BEGIN
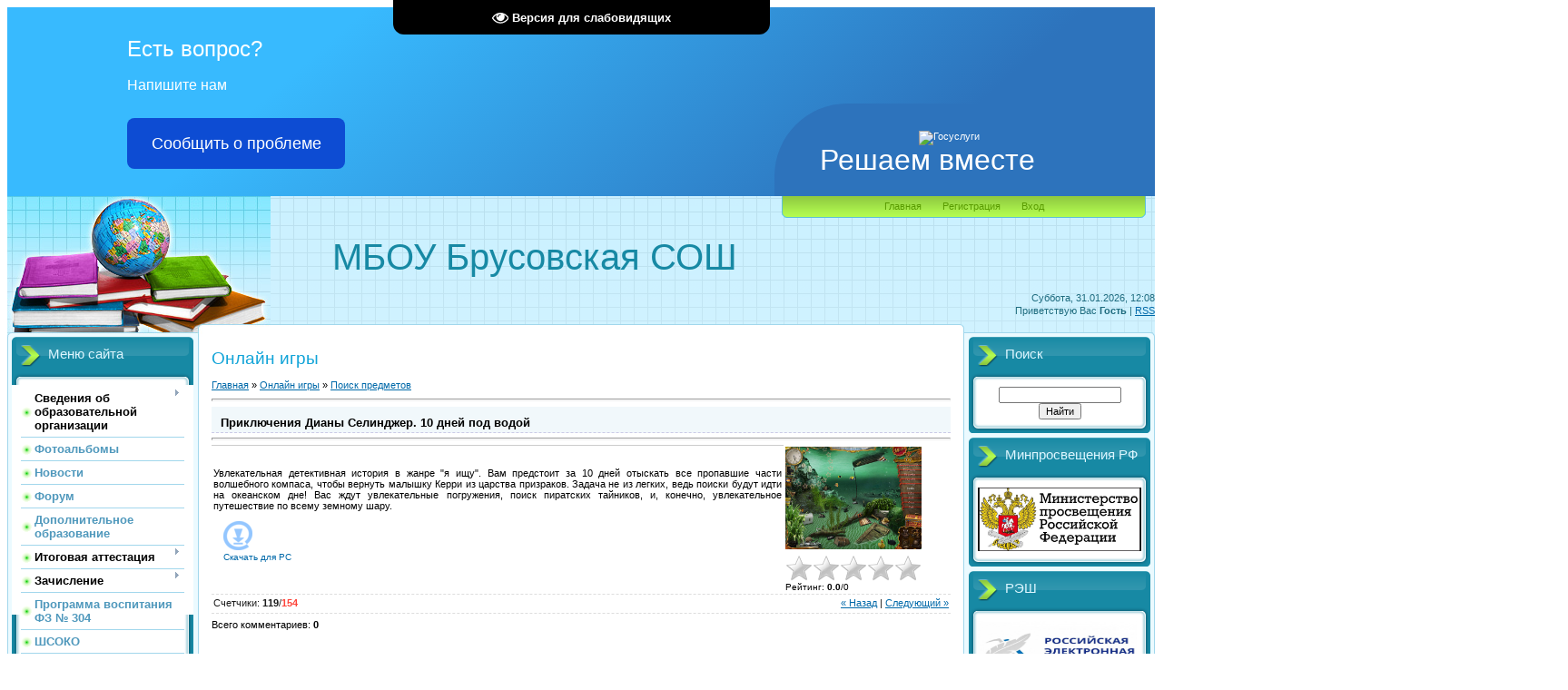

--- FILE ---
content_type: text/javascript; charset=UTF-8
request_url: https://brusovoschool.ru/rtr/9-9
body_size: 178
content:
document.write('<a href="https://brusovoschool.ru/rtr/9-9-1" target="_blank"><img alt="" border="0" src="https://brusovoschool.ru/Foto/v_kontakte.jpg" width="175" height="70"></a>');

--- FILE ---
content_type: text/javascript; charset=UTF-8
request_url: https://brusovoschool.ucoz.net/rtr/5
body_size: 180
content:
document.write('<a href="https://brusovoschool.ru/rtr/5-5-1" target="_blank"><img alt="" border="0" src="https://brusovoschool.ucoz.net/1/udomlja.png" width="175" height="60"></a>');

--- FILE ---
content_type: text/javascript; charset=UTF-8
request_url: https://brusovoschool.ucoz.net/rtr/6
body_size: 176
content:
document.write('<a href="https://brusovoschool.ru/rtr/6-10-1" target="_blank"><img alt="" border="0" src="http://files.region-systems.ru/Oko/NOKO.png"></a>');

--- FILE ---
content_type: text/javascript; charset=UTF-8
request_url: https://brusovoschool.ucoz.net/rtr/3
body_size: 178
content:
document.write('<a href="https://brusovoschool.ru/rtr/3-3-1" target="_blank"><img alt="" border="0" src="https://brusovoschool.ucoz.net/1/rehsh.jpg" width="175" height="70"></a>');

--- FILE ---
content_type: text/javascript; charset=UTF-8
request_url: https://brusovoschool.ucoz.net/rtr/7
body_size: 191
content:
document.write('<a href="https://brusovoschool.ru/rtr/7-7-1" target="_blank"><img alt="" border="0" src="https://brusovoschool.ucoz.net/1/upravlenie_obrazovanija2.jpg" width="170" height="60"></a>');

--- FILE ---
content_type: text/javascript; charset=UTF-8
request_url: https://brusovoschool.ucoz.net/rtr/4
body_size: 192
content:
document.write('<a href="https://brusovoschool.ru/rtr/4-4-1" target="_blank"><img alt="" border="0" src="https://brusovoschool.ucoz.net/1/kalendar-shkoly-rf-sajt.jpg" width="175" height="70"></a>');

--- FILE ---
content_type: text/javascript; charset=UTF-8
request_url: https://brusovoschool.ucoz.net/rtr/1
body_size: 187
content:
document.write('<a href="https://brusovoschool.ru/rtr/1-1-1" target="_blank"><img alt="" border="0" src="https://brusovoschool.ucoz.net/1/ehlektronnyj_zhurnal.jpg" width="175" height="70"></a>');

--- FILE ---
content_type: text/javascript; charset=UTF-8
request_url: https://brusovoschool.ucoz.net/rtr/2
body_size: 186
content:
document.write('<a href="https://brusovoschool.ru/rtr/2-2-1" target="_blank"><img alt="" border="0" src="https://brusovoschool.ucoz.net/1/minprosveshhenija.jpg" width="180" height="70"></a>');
END
BEGIN
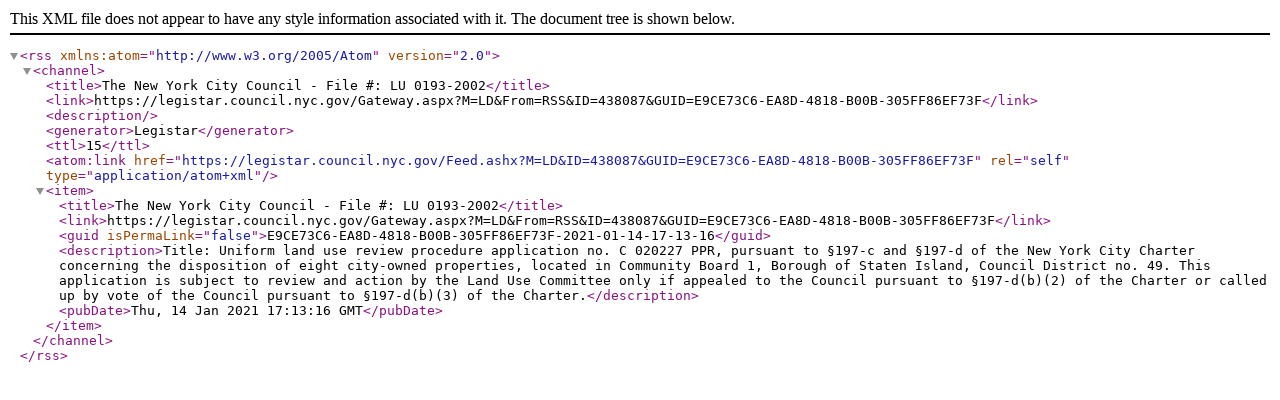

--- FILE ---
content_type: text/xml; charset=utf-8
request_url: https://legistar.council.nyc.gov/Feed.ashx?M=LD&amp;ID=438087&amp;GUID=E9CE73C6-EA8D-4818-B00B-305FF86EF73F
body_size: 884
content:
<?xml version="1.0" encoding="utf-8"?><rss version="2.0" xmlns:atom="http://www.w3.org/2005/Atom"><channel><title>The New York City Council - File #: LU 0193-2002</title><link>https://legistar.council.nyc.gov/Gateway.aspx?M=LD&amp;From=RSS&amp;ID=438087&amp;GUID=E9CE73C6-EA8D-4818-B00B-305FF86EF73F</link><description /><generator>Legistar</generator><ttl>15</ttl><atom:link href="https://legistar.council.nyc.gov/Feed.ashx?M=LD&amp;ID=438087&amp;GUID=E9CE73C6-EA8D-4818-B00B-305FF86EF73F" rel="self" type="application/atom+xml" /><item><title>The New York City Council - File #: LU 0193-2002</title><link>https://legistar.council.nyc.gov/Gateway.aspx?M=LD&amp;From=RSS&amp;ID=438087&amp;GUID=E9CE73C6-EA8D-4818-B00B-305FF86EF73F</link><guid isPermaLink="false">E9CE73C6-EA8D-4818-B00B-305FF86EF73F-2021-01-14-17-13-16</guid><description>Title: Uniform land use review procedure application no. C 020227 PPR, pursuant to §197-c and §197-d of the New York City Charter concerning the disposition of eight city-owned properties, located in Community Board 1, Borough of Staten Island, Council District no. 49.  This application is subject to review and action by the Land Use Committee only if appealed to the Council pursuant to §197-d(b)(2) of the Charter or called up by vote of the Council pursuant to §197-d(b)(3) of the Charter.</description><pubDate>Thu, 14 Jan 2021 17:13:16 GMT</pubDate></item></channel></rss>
END
→ EXERCISE PROMPT: Pull every line containing "height" out of the data above.

→ WRITTEN RESPONSE:
document.write('<a href="https://brusovoschool.ru/rtr/9-9-1" target="_blank"><img alt="" border="0" src="https://brusovoschool.ru/Foto/v_kontakte.jpg" width="175" height="70"></a>');
document.write('<a href="https://brusovoschool.ru/rtr/5-5-1" target="_blank"><img alt="" border="0" src="https://brusovoschool.ucoz.net/1/udomlja.png" width="175" height="60"></a>');
document.write('<a href="https://brusovoschool.ru/rtr/3-3-1" target="_blank"><img alt="" border="0" src="https://brusovoschool.ucoz.net/1/rehsh.jpg" width="175" height="70"></a>');
document.write('<a href="https://brusovoschool.ru/rtr/7-7-1" target="_blank"><img alt="" border="0" src="https://brusovoschool.ucoz.net/1/upravlenie_obrazovanija2.jpg" width="170" height="60"></a>');
document.write('<a href="https://brusovoschool.ru/rtr/4-4-1" target="_blank"><img alt="" border="0" src="https://brusovoschool.ucoz.net/1/kalendar-shkoly-rf-sajt.jpg" width="175" height="70"></a>');
document.write('<a href="https://brusovoschool.ru/rtr/1-1-1" target="_blank"><img alt="" border="0" src="https://brusovoschool.ucoz.net/1/ehlektronnyj_zhurnal.jpg" width="175" height="70"></a>');
document.write('<a href="https://brusovoschool.ru/rtr/2-2-1" target="_blank"><img alt="" border="0" src="https://brusovoschool.ucoz.net/1/minprosveshhenija.jpg" width="180" height="70"></a>');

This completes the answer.